Records from a dataset:
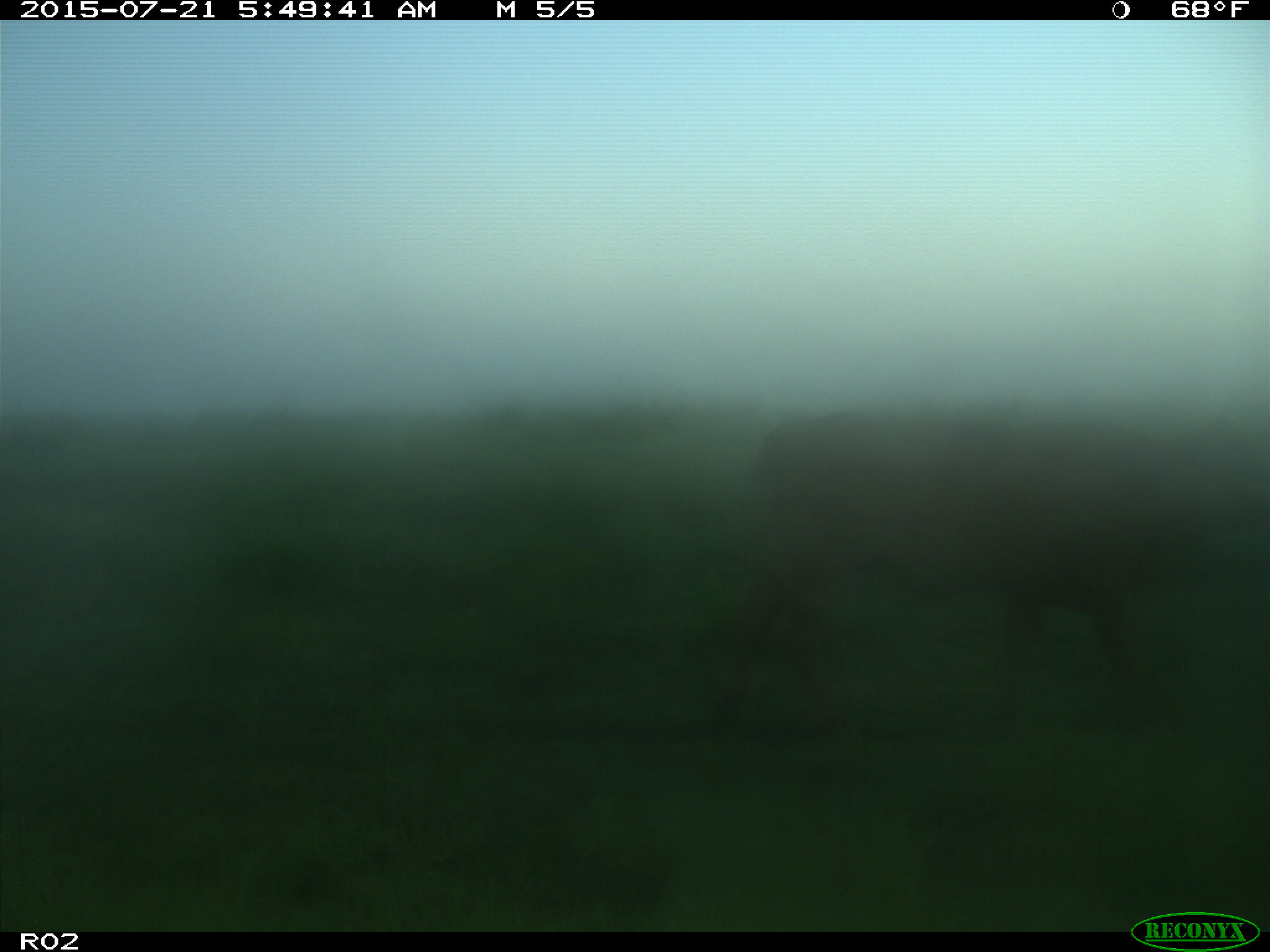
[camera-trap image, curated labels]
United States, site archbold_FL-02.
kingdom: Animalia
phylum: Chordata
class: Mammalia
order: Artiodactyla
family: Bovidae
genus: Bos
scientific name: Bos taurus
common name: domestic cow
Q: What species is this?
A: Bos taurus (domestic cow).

---

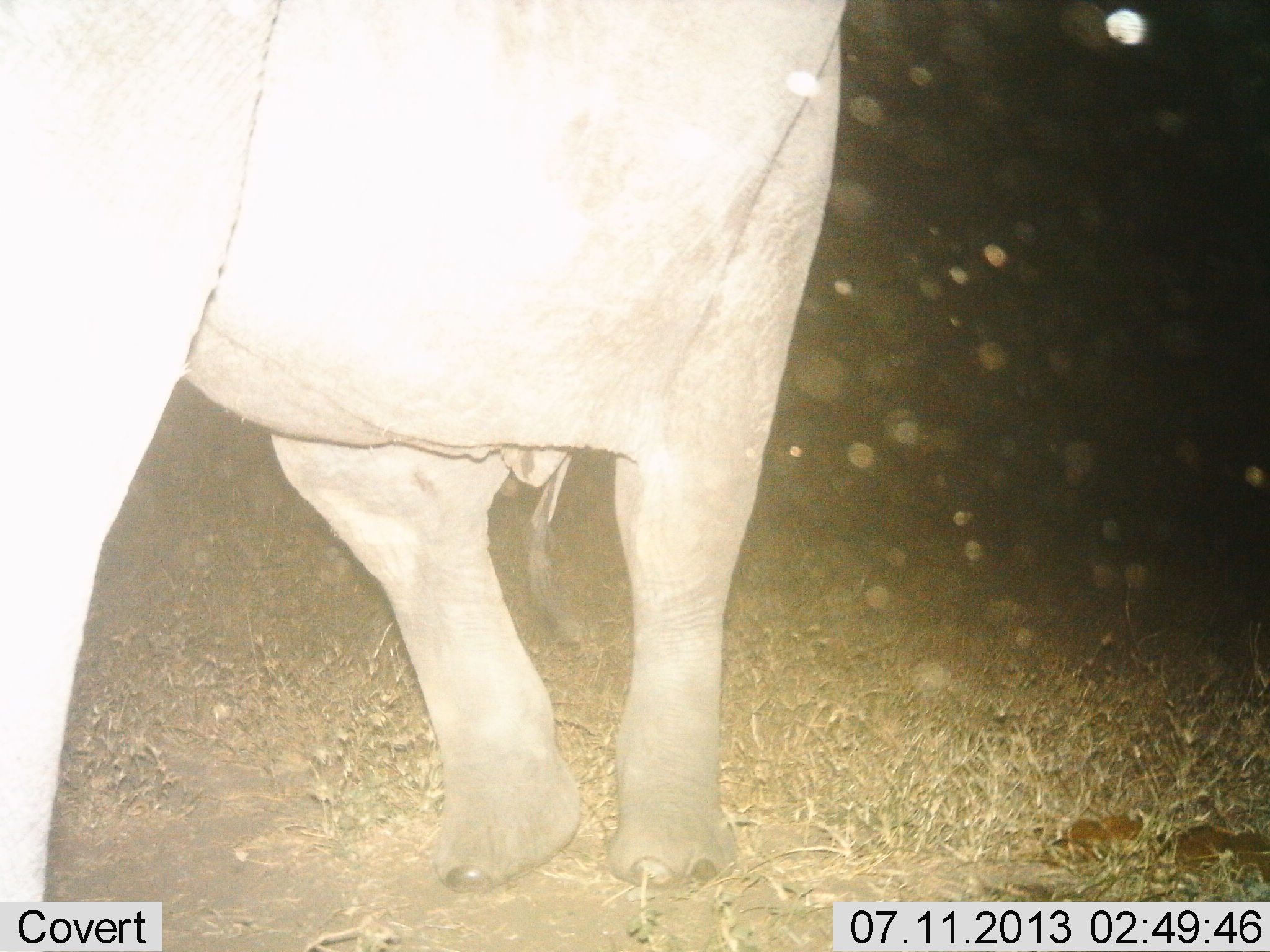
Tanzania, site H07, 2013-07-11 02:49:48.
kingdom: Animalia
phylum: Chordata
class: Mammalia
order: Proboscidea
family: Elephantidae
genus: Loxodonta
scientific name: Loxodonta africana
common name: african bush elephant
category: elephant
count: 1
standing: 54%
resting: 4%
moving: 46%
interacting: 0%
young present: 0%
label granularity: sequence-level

Work item: Taking the entries above, print exactly the lines starting at the line with "[camera-trap image, curated labels]" and ending at the line with "A: Bos taurus (domestic cow).", both included.

Solution to the exercise:
[camera-trap image, curated labels]
United States, site archbold_FL-02.
kingdom: Animalia
phylum: Chordata
class: Mammalia
order: Artiodactyla
family: Bovidae
genus: Bos
scientific name: Bos taurus
common name: domestic cow
Q: What species is this?
A: Bos taurus (domestic cow).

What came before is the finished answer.